Starting with the line that has "Which would you pick from" in it, repeat every line through the last one, word for word, and give nothing more.

::::

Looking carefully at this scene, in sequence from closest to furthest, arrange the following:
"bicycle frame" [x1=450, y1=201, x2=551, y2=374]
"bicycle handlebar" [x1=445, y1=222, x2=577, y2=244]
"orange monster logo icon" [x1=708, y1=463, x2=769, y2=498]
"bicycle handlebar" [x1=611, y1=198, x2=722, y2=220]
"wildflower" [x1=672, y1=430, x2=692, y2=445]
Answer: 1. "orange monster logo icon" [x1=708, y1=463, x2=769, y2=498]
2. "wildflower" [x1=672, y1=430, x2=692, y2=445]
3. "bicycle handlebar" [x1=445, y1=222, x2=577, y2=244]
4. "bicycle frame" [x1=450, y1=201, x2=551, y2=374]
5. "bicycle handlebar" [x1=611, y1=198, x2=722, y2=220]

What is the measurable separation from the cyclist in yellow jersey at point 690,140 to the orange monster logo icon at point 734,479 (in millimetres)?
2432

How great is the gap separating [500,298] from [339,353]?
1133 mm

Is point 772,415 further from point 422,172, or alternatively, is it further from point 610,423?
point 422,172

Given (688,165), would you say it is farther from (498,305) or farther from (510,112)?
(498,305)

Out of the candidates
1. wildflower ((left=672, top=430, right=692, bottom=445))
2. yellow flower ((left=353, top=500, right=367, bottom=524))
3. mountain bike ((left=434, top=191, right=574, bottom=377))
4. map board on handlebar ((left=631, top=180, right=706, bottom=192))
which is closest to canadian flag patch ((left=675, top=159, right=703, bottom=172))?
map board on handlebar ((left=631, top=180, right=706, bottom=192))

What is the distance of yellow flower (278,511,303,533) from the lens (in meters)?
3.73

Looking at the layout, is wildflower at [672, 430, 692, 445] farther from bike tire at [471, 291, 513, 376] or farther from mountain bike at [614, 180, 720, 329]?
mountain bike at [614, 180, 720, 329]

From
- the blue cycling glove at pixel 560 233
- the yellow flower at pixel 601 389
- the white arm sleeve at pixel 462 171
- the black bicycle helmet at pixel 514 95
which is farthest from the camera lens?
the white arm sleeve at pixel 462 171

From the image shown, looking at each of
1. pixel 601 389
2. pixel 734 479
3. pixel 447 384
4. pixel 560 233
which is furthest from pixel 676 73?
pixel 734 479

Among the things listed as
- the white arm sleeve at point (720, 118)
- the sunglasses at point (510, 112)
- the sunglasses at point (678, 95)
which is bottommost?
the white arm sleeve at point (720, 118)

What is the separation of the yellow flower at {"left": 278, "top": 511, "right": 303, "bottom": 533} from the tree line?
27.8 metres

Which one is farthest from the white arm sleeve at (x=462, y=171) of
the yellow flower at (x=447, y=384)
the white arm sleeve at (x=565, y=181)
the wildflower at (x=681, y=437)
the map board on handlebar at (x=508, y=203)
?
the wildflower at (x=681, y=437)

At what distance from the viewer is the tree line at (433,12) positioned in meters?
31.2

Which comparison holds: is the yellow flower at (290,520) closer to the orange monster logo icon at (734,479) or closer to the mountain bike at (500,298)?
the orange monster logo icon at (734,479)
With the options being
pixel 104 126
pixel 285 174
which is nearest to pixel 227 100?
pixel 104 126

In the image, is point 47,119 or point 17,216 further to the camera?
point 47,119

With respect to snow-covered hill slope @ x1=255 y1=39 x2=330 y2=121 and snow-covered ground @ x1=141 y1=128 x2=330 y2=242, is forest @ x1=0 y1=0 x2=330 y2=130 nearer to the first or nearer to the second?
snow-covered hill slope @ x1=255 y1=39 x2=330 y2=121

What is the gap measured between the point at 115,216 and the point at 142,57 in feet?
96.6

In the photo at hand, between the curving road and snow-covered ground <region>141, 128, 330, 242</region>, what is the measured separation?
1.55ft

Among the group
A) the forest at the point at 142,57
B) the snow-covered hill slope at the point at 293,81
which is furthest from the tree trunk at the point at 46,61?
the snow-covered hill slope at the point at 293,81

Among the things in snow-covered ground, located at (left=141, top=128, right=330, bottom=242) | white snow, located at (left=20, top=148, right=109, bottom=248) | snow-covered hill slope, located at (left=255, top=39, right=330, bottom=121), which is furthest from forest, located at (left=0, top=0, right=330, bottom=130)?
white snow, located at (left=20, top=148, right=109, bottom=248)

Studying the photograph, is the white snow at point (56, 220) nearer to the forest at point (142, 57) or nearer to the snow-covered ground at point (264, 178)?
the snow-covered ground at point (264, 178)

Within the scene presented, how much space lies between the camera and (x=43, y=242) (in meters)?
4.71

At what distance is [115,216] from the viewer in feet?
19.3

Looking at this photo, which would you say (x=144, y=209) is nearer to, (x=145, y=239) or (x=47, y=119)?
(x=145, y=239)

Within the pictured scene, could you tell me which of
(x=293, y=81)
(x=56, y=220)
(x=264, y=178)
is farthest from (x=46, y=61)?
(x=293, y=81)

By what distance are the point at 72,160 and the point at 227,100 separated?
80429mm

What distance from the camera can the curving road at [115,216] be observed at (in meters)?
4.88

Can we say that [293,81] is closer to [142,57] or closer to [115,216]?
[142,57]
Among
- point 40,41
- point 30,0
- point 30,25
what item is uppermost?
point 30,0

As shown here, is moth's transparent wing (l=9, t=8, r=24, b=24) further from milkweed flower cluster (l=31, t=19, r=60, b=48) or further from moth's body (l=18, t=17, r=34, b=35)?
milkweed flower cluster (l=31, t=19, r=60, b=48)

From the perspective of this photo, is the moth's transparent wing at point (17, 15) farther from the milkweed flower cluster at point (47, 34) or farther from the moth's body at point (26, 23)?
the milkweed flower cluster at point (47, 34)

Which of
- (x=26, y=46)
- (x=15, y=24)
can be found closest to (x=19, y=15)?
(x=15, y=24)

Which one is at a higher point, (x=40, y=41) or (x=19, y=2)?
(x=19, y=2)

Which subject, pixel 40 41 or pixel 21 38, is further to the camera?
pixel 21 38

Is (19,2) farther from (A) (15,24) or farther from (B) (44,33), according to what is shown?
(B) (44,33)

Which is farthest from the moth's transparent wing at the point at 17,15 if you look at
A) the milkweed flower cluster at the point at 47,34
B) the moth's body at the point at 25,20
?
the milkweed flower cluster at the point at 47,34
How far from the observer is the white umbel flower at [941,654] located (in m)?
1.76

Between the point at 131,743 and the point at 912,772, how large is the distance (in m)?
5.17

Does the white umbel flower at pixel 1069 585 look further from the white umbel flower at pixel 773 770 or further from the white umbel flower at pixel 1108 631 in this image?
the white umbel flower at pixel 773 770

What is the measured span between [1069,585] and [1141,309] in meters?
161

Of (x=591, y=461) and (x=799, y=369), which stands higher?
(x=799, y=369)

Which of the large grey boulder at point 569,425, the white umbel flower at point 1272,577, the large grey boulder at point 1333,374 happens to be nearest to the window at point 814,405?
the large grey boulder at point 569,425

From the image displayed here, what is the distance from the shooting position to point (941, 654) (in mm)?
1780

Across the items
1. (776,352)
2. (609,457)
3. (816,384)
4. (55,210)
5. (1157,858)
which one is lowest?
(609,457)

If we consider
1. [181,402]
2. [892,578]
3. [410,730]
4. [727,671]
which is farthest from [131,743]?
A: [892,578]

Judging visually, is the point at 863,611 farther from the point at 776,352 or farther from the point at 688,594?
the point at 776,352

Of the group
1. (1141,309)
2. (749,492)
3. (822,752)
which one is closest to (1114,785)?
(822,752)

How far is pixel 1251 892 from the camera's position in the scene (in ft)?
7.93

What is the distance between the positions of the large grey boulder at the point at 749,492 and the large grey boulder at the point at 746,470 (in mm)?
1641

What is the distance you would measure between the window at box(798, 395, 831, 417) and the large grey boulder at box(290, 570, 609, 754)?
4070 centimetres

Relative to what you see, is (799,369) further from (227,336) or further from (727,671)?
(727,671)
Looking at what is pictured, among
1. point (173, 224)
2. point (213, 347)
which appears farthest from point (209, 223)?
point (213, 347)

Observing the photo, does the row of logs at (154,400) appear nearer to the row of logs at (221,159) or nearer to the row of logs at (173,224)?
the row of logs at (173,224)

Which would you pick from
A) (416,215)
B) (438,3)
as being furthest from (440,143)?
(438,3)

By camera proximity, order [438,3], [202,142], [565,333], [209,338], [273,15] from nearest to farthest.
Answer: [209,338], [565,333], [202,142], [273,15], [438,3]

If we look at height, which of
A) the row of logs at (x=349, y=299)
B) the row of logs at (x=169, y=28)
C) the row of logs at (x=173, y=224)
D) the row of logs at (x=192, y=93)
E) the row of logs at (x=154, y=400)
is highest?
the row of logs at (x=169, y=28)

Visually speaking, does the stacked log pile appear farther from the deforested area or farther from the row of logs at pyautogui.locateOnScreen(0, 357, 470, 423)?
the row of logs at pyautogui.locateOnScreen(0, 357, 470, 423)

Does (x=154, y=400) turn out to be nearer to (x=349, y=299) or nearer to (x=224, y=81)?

::::

_CORRECT RESULT_.
Which would you pick from
A) (416,215)
B) (438,3)
as being furthest from (440,143)?
(438,3)

By camera proximity, order [438,3], [202,142], [565,333], [209,338], [273,15] from nearest to farthest.
Answer: [209,338], [565,333], [202,142], [273,15], [438,3]

If we look at height, which of
A) the row of logs at (x=349, y=299)
B) the row of logs at (x=169, y=28)
C) the row of logs at (x=173, y=224)
D) the row of logs at (x=192, y=93)
E) the row of logs at (x=154, y=400)
is highest?
the row of logs at (x=169, y=28)

Visually speaking, does the stacked log pile appear farther from the deforested area or farther from the row of logs at pyautogui.locateOnScreen(0, 357, 470, 423)?
the row of logs at pyautogui.locateOnScreen(0, 357, 470, 423)

Does (x=154, y=400) turn out to be nearer to (x=349, y=299) or nearer to (x=224, y=81)?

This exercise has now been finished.